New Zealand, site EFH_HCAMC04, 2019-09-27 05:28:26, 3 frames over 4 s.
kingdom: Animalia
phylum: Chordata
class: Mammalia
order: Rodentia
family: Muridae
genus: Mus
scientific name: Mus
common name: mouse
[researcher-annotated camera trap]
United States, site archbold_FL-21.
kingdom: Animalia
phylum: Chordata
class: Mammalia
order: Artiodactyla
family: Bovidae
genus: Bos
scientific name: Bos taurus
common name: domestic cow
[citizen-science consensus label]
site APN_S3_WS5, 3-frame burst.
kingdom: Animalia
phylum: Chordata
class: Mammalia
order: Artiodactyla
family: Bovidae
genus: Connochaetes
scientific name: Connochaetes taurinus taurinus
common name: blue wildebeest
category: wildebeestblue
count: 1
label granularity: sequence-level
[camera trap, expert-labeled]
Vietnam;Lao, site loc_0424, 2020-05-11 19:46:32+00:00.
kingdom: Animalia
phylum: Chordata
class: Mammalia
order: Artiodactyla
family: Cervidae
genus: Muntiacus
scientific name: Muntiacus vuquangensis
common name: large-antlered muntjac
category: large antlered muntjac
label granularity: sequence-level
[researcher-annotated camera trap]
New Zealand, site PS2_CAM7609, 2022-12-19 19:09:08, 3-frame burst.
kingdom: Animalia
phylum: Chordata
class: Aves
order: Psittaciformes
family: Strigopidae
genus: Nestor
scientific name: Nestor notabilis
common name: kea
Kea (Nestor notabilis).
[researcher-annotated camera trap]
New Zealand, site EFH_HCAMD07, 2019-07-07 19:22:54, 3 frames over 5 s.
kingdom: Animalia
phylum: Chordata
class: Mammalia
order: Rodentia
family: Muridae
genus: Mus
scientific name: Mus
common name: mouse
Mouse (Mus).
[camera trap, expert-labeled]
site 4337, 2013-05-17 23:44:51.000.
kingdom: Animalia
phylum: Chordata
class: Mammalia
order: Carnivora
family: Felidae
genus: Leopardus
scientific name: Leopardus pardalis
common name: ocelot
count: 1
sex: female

EXERCISE GOAL: Count of lines with the string "over" in the material above: give that number only.

EXPECTED ANSWER: 2